### [Excerpted passage]
##########
## anonymous 4 years ago Need help with another intergral. Never really done one like this before. tan^6(3y)sec^2(3y)dy

1. anonymous

fo u know c++

2. anonymous

$\int\limits_{?}^{?}\tan ^6\left( 3y \right)\sec ^2(3y)dy$

3. anonymous

I think I need to do u=tan(3y)? Maybe not even close? ,

4. anonymous

or u=tanx? So du=sec^2x?

5. anonymous

Anyone have any clue?

6. anonymous

turing test ..do u knw c++?

7. TuringTest

yes, that will work, but it's$u=\tan(3y)$$du=3\sec^2(3y)$remember to use the chain rule all the way through @shiv no, sorry

8. TuringTest

sorry$u=\tan(3y)$$du=3\sec^2(3y)dy$can't forget the dy! very important

9. anonymous

so would it be $1/3\int\limits_{?}^{?}\tan(u)^6dy?$

10. TuringTest

no,$u=\tan(3y)$so after the sub there should be no tangent left

11. anonymous

oh... its $1/3\int\limits_{?}^{?}u^6du$

12. TuringTest

yep :D

13. anonymous

you are a life saver. Can I just ask you one more quick here

14. TuringTest

sure but I'm headed for dinner so gotta be quick

15. anonymous

ill try. $\int\limits_{-1}^{-1/2}t^-2 \sin^2(1+1/2)dt sorry its t \to the -2 wont show up though$

16. anonymous

Any direction helps. Do i have to set something u ,, then eventually change the limits of integration? I never know when to do that and feel this could be one..

17. TuringTest

$\int t^{-2}\sin^2?dt$sorry, what is the integrand exactly?

18. anonymous

the end is sin^2(1+1/t)
##########
[Spatial questions linked to images]
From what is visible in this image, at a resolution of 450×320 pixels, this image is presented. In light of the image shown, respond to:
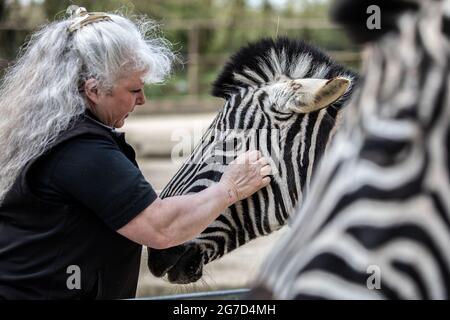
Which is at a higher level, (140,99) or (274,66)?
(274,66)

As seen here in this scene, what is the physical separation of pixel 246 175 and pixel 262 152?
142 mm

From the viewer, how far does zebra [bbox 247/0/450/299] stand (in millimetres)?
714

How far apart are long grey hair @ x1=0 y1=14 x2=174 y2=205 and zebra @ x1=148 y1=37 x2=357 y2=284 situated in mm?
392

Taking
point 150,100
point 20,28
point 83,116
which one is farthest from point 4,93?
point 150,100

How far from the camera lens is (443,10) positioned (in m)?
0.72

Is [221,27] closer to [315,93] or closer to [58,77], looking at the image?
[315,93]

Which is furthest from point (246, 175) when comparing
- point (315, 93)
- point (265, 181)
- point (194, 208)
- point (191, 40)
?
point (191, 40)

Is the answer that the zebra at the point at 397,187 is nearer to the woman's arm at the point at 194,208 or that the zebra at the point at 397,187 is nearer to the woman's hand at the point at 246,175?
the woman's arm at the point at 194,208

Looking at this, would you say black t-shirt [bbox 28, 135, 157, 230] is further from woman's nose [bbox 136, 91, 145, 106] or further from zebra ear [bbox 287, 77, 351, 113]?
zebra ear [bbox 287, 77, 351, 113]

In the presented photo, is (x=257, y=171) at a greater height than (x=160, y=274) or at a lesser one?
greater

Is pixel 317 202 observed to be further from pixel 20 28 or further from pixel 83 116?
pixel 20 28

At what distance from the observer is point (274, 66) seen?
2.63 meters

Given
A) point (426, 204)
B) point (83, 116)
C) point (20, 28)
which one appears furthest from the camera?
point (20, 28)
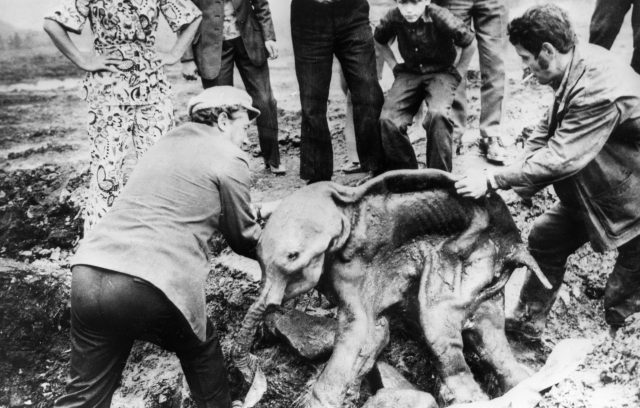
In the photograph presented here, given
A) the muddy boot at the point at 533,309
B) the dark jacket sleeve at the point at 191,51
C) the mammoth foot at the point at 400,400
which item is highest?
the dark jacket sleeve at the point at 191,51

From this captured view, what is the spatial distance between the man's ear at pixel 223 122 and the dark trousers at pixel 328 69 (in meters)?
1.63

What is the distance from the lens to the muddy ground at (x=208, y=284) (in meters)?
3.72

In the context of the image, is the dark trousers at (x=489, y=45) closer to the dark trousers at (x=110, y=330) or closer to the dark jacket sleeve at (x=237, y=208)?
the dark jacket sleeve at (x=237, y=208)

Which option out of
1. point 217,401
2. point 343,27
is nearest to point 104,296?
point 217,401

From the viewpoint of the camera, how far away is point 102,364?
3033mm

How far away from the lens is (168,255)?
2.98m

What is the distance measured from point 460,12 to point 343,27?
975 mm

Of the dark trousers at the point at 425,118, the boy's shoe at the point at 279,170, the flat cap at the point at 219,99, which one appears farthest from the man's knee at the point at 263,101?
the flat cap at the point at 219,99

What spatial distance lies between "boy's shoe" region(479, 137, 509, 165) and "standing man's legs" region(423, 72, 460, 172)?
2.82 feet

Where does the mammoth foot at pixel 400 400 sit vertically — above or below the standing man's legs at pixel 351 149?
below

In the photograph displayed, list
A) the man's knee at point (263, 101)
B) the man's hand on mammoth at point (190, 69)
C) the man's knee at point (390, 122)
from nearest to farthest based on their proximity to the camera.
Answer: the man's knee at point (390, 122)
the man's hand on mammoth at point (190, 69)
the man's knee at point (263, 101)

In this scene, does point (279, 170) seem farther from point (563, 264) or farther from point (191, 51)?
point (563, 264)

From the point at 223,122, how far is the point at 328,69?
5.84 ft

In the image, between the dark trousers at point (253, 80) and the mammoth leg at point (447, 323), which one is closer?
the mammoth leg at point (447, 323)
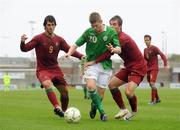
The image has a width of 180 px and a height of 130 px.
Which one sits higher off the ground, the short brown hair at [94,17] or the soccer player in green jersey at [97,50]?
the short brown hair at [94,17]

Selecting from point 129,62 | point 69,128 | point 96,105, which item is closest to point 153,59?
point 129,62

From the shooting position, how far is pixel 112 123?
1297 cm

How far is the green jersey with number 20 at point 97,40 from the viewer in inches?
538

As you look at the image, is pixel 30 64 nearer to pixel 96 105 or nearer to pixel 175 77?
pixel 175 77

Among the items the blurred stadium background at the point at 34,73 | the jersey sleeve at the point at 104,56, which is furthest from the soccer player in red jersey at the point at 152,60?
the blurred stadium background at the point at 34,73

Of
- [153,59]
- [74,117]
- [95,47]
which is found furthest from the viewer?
##########
### [Work to complete]
[A] Give the number of every post in the forum thread that is signed TuringTest.
[B] Repeat the forum thread from "16. anonymous" up to and including "could be one..".
These entries come from a different source than the forum thread.

### [Per-task outputs]
[A] 7, 8, 10, 12, 14, 17

[B]
16. anonymous

Any direction helps. Do i have to set something u ,, then eventually change the limits of integration? I never know when to do that and feel this could be one..